それまで咸吉道地域は地方土豪勢力が自分の支配民をすべて自分の戸に編入して居ました。
 
このような状況で戸を基準に税金と軍役を負う場合、多くの人々が1戸の税金と軍役だけ負担すれば十分ですが、戸内人丁の数をすべて把握して軍に徴発する「保法」が施行されると従来の戸を維持する事が困難になり、課税と軍役の負担が非常に増える事になります。
 
<ホペ号牌>
 
この事は咸吉道の豪族だけで無く一般民にも相当な負担の増加を意味しました。
 
李施愛は農民に過重な負担を与え生産の減退と農民の流亡を促進、地方勢力を弱体化させる世祖の政策に真っ向から反旗を翻しました。

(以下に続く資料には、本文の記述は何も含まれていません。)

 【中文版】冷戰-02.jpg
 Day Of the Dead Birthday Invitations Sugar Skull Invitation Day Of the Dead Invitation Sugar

そして地方自治機関の性格を持つ「リュヒャンソ留鄕所」を中心に反政府活動を展開しました。
 
1467年母の喪に服す為の蟄居中に兄弟のリシアプ李施合と妹の夫リミョンヒョ李明孝と謀議して5月10日反乱を起こしました。
 
彼らは南の軍事が陸路・海路両方より攻め込み地元民を殺そうとすると言う噂を流し民衆を扇動して、憎しみを買って居た咸吉道節度使カンヒョムン康孝文と指揮下官を殺害し、各地方の守令を処断しました。
 
 
乱が起きると道内各地のリュヒャンソ留鄕所の豪族と農民が呼応して巨大な反乱勢力を形成しました。
ここにリシエ李施愛は節度使を自称し端川・洪原・北青・咸興など咸興以北の多くの地域を占拠しました。
 
反乱の報告に接し朝廷ではリジュン李浚を四道兵馬都通に任命し、ナムイ(ナミ)南怡などを大将に3万もの官軍を動員させて反乱軍の鎮圧に向かいました。
 
<ナムイ(ナミ)将軍>
 
しかし反乱軍の勢いが非常に強かったので討伐軍は進撃出来ず、江原道に留まったままでした。
増員を受けやっとの事で準備を完了し、6月10日に咸興に進出しました。
 
以後官軍は吉州に向かって北上して北青に駐留しました。
一方李施愛は官軍が北上すると一度後退して兵力を集め軍勢を再整備し、1万6千の軍隊を率いて6月24日の夜に北青の討伐軍の先鋒隊を奇襲しました。
戦いは熾烈でしたが、反乱軍は官軍の守備を突く事が出来ず再び北に後退し、急襲を受けた官軍も再び洪原、咸興に退きました。
 
官軍が退いた後反乱軍は再び北青を占拠しました。
討伐軍が後退したというニュースが入ってくると世祖は援軍と軍需品を送って討伐軍を5万に増強しました。
 
<処断されたシンスクチュの息子>
 
洪原、咸興まで退いた官軍は戦列を再整備して補給を受けた後、3つの陣に分かれて北青に向かって北進しました。
 
これに対抗するリシエ李施愛も軍勢を補強して3方面軍に分け官軍を包囲しようとしました。
 
7月25日討伐軍の第1陣と第2陣は、それぞれ反乱軍を撃破し北青を占領しました。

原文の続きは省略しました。